Exercise: Convert the material, from the line containing "How far in distance" through its end, into a two-column CSV headed text and answer. Give one row for each text-and-answer pair, with each field in quotes and line breaks replaced by spaces.
** begin Data entries **
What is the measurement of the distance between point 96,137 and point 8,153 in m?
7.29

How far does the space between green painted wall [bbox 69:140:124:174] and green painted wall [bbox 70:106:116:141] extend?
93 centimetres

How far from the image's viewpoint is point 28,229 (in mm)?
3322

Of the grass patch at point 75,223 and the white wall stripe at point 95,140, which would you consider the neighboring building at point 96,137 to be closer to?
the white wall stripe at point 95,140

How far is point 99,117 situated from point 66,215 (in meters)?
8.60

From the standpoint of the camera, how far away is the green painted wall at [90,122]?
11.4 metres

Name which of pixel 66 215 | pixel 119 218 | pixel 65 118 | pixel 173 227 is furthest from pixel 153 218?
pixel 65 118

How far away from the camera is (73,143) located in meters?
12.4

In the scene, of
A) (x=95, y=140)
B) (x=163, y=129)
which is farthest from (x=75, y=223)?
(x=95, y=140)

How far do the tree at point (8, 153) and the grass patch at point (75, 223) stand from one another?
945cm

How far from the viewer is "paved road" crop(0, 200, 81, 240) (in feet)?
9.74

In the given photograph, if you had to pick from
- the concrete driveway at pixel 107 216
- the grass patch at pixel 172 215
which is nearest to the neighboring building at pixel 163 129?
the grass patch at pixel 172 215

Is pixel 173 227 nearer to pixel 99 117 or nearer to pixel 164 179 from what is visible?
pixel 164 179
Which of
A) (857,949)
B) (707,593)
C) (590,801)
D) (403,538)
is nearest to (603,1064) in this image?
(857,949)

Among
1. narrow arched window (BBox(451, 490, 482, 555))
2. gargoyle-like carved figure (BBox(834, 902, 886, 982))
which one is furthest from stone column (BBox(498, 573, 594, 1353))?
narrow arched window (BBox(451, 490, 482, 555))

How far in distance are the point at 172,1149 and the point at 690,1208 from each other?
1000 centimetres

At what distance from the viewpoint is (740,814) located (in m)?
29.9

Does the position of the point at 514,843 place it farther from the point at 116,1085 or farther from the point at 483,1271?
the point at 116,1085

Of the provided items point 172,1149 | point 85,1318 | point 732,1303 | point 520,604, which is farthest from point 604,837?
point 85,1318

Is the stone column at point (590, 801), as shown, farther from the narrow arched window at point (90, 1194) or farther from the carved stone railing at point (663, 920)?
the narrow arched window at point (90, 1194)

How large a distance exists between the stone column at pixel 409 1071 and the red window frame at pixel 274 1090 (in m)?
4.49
** end Data entries **
Exercise result:
text,answer
"How far in distance are the point at 172,1149 and the point at 690,1208 from each other?","1000 centimetres"
"At what distance from the viewpoint is (740,814) located (in m)?","29.9"
"Does the position of the point at 514,843 place it farther from the point at 116,1085 or farther from the point at 483,1271?","the point at 116,1085"
"Of the provided items point 172,1149 | point 85,1318 | point 732,1303 | point 520,604, which is farthest from point 604,837?","point 85,1318"
"Is the stone column at point (590, 801), as shown, farther from the narrow arched window at point (90, 1194) or farther from the carved stone railing at point (663, 920)?","the narrow arched window at point (90, 1194)"
"How large a distance exists between the stone column at pixel 409 1071 and the red window frame at pixel 274 1090 (in m)?","4.49"